#### Recorded data ####

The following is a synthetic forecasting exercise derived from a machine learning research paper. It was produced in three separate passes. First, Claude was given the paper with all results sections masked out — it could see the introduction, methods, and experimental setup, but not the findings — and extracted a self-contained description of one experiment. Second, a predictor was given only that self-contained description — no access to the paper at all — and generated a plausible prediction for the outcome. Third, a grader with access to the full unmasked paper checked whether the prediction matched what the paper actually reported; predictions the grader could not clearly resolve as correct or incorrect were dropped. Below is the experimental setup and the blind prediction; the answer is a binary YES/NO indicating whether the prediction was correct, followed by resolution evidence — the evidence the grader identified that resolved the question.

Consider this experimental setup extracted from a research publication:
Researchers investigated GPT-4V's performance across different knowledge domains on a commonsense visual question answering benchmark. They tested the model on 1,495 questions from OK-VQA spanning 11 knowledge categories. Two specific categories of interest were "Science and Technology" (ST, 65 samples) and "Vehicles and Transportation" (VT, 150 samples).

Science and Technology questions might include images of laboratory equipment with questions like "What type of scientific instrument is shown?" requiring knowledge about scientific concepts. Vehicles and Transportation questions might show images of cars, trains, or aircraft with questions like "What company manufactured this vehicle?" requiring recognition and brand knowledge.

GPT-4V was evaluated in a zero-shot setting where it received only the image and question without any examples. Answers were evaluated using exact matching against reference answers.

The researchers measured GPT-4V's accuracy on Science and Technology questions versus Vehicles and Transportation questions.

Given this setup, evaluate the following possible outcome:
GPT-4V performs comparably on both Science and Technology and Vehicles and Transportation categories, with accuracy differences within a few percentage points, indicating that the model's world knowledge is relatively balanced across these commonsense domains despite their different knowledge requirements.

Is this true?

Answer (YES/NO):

####

Report the number of lines in the listing that include the string "Transportation"; give nothing but the number.

### Answer to this problem
4